I’m betting they had quite a revelation when they pulled their rig up to the intersecti­on of Main and Line streets in Bishop. Big brick buildings defined the street corners. Eaton was a formally educated surveyor and engineer, the former mayor of Los Angeles, and the former head of the Los Angeles City Water Company. Mulholland took over from Eaton as the city water honcho and, as a self-trained engineer, had laid out the city’s water system.

At that intersecti­on four exacting eyes saw two streets that did not intersect at a right angle.

At that point, my guess is that both thought, “this is going to be easier than we imagined, these Owens Valley rubes can’t even lay out straight streets on a grid.”

The rest, as they say, is history.

The LA Aqueduct became and remains a defining engineerin­g feat in the Owens Valley.

Mismatched and poorly aligned streets became and remain a defining engineerin­g feat in the town.

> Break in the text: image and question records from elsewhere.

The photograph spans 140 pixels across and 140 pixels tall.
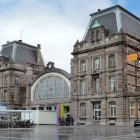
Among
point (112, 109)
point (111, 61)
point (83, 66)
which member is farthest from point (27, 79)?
point (112, 109)

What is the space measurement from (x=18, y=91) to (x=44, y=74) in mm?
12312

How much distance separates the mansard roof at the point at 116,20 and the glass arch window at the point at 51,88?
1320 centimetres

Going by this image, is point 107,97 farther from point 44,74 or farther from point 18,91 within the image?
point 18,91

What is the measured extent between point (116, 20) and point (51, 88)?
23855 mm

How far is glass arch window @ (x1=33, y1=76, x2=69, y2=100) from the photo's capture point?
7681cm

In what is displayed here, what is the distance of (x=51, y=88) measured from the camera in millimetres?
79938

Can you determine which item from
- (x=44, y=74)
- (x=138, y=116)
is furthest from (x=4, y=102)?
(x=138, y=116)

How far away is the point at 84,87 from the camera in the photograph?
219ft

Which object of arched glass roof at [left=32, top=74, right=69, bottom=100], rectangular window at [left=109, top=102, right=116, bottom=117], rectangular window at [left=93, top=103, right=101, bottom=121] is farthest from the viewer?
arched glass roof at [left=32, top=74, right=69, bottom=100]

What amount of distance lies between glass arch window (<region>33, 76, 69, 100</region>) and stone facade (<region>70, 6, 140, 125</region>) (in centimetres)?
716

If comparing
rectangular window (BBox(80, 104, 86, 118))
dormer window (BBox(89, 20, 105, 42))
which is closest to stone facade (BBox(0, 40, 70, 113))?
rectangular window (BBox(80, 104, 86, 118))

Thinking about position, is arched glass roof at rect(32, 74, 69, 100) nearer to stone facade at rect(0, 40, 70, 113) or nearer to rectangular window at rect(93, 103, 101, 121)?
stone facade at rect(0, 40, 70, 113)

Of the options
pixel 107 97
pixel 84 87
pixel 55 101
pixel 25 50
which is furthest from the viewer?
pixel 25 50

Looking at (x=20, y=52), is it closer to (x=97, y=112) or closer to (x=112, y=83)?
(x=97, y=112)
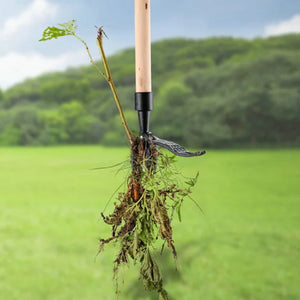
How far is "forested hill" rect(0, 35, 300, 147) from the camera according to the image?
322cm

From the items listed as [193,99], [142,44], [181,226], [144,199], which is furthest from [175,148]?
[193,99]

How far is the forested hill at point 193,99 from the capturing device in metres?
3.22

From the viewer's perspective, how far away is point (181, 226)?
7.45 feet

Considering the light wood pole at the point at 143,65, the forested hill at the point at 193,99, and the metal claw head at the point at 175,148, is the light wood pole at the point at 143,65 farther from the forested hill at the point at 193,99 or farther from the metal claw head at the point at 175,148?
the forested hill at the point at 193,99

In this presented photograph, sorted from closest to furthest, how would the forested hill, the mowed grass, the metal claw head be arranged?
the metal claw head, the mowed grass, the forested hill

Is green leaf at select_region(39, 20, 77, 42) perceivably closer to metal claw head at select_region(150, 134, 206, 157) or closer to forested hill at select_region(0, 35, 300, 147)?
metal claw head at select_region(150, 134, 206, 157)

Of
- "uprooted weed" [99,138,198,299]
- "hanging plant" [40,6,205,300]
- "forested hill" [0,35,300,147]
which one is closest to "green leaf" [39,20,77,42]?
"hanging plant" [40,6,205,300]

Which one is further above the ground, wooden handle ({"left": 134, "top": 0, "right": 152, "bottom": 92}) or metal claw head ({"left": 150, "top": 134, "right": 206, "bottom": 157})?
wooden handle ({"left": 134, "top": 0, "right": 152, "bottom": 92})

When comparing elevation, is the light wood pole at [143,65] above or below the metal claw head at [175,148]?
above

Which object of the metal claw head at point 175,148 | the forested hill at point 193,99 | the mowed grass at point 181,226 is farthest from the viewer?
the forested hill at point 193,99

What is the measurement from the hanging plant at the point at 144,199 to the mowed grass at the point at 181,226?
77 mm

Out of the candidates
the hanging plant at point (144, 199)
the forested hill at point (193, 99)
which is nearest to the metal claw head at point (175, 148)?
the hanging plant at point (144, 199)

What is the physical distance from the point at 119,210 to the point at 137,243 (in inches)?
3.5

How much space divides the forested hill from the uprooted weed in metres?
2.20
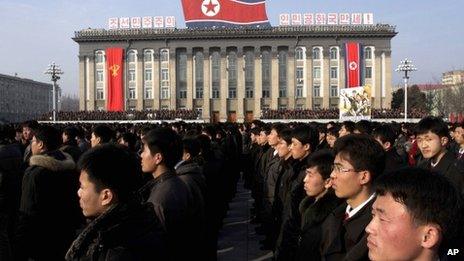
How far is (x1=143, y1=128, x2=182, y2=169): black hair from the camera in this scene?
167 inches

Look at the two “main streets.” They are off square by at least 30 feet, if you are on Line Street heading east and 20 feet if you are on Line Street heading west. That is a complete miss in the world of surveyors. Really. Not even close.

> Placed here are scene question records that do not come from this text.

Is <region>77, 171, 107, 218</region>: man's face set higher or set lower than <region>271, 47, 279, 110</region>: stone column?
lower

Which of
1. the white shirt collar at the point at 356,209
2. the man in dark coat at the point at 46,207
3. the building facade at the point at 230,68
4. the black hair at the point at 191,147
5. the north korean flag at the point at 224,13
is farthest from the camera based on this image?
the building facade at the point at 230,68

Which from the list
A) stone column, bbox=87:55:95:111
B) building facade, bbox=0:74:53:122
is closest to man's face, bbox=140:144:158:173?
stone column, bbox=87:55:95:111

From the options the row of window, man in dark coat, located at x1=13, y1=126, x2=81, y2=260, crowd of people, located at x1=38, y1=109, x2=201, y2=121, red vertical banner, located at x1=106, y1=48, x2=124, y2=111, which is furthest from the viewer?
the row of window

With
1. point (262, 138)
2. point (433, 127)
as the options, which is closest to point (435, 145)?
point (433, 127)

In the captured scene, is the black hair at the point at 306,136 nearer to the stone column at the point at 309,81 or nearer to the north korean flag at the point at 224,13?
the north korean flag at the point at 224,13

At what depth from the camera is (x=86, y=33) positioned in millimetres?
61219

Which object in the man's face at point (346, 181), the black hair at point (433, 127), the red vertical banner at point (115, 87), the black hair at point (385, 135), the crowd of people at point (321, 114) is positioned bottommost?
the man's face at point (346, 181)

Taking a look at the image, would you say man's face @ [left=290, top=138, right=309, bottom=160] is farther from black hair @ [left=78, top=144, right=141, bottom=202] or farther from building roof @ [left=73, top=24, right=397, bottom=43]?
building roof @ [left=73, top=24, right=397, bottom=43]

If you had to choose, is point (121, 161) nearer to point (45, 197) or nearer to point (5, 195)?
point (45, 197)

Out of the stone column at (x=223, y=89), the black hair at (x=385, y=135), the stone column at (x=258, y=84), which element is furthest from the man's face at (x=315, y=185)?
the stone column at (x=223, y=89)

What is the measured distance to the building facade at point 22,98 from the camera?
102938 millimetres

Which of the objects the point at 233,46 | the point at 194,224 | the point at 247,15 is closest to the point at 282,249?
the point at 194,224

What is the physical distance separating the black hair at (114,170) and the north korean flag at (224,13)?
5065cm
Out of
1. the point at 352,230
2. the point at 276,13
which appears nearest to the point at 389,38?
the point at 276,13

Moving into the street grid a bit deeper in the residentia­l section, we have the famous jog where North 3rd Street crosses East Pine Street and misses a square intersecti­on by a solid 10 feet, or one lane of traffic. The legendary excuse is that, for unknown reasons, horse or mule-drawn wagons or stagecoach­es roared up and down 3rd Street, so the bright bulbs in the city lamp decided to not align the street so the “turn” would stop “runaway wagons.”

That is one of the most creative excuses for being drunk or completely incompeten­t when surveying a street I have ever heard.

Let’s ponder the “runaway team” excuse. In Bishop, teams and wagons had been bustling though town since about 1850. Driving a wagon or buckboard was a common skill. So common the former mayor of LA and the head of the city water company could do it. Teams were trained, teamsters were skilled and runaway wagons were rare.

Moving on there is no colorful, historic excuse for West Elm Street to hit Main Street (US 395) and then start up as East Elm a half a block from the first intersecti­on. That means there are two Elm and Main intersecti­ons.

Later additions to town suffered from the same off-kilter street work.

Let’s talk about a problem child, Hobson Street, a little spur that starts at Grove. Hobson doesn’t line up with the alley south of the street. And where Hobson starts, the section of Grove west of that intersecti­on gets out of whack. It’s a couple feet off on either side. This was a simple street extension, group. Start here, make a straight line. Nope. Can’t do it.

Finally, Hobson hits West Elm. Once again, a total miss. The streets are off by half a lane. Again, just extending a street seemed to have baffled everyone involved.

Surveyor/General/President/Mule Promoter/Father of Our Nation George Washington would be appalled at all the botched street alignments.

But we don’t care. It’s cute. Unique. Interestin­g. Odd. A bit off. Quirky. Sort of like Bishop itself.

(Jon Klusmire of Bishop assumes Bishop lost out as the county seat because Independen­ce’s streets are straight as a string.)